### TASK GOAL
Retype all the entries word for word, but omit the pictures.

### EXERCISE DATA

*** Block opens ***

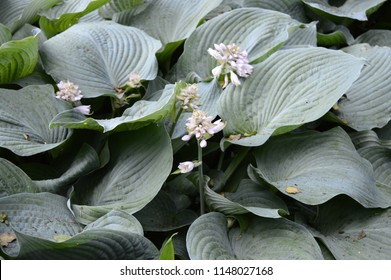 Hosta sieboldiana - plant with huge blue-green leaves and white flowers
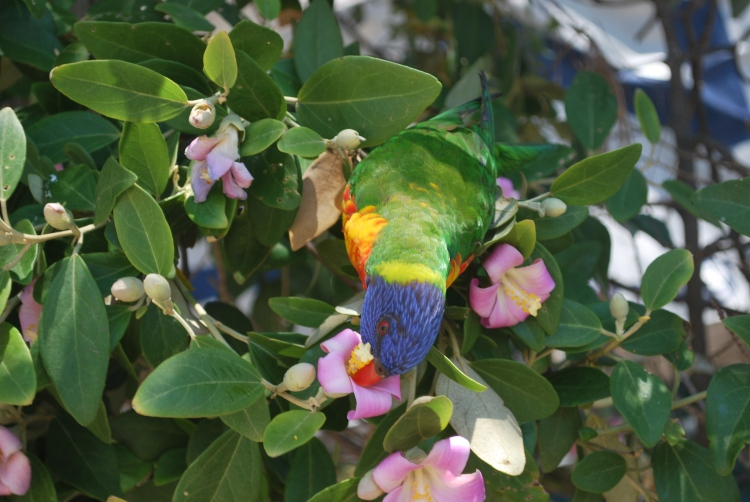 The exotically colorful lorikeets were everywhere in Manly. So busy gathering nectar they barely pay attention to the passers-by.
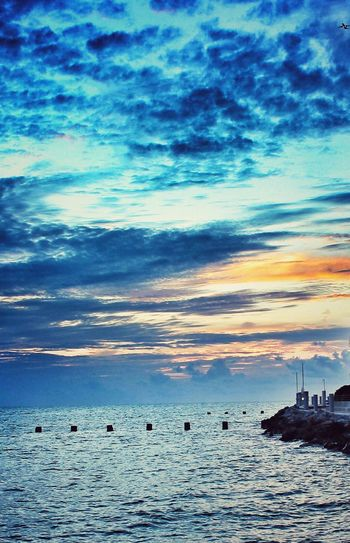 No People Sky Animals In The Wild Beauty In Nature Outdoors Sea Nature Landscape Sunset Scenics Tranquility Large Group Of Animals Horizon Over Water Beach Day Animal Themes Water Bird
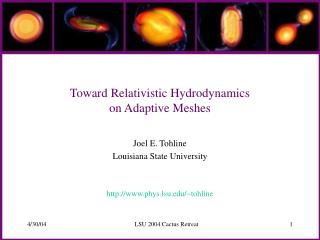 Toward Relativistic Hydrodynamics  on Adaptive Meshes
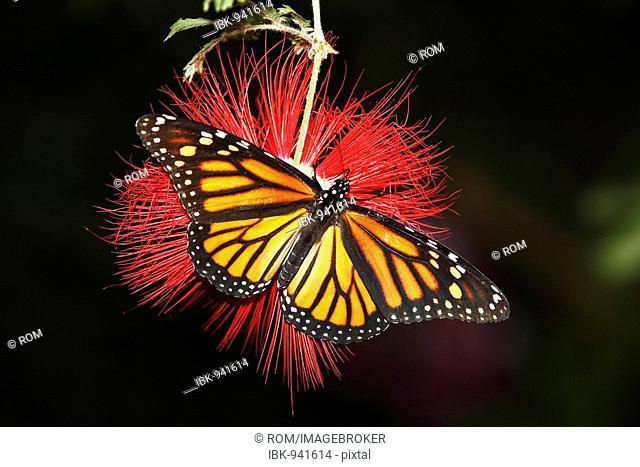 Monarch butterfly (Danaus plexippus) perched on a Red Tassel Flower or Powderpuff Tree (Calliandra tweedii), Constance, Baden-Wuerttemberg, Germany, Europe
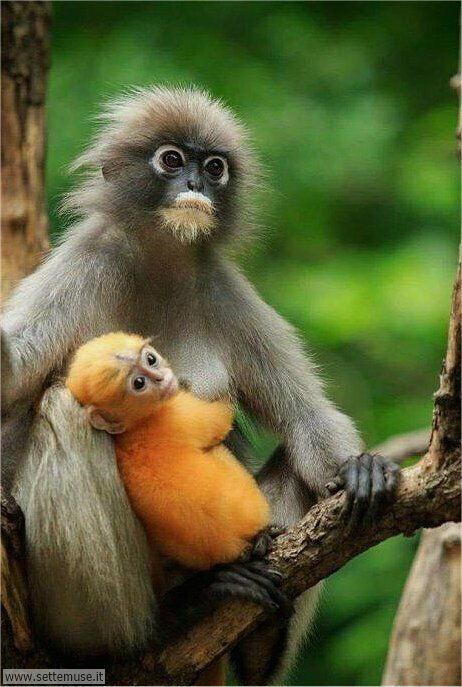 scimmie 002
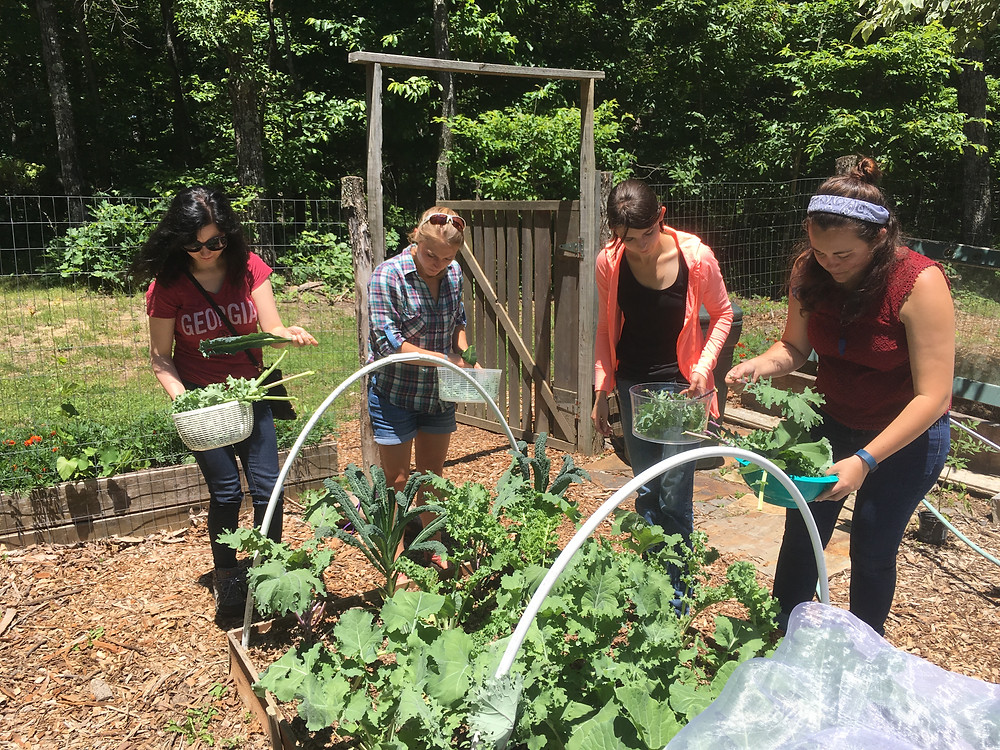 Callie Oldfield, Ashley Block, Kimberly Williams, and Katie Kull pick herbs from Dr. Evans's garden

*** Block closes ***

### ANSWER TO THIS PROBLEM
 Hosta sieboldiana - plant with huge blue-green leaves and white flowers
 The exotically colorful lorikeets were everywhere in Manly. So busy gathering nectar they barely pay attention to the passers-by.
 No People Sky Animals In The Wild Beauty In Nature Outdoors Sea Nature Landscape Sunset Scenics Tranquility Large Group Of Animals Horizon Over Water Beach Day Animal Themes Water Bird
 Toward Relativistic Hydrodynamics  on Adaptive Meshes
 Monarch butterfly (Danaus plexippus) perched on a Red Tassel Flower or Powderpuff Tree (Calliandra tweedii), Constance, Baden-Wuerttemberg, Germany, Europe
 scimmie 002
 Callie Oldfield, Ashley Block, Kimberly Williams, and Katie Kull pick herbs from Dr. Evans's garden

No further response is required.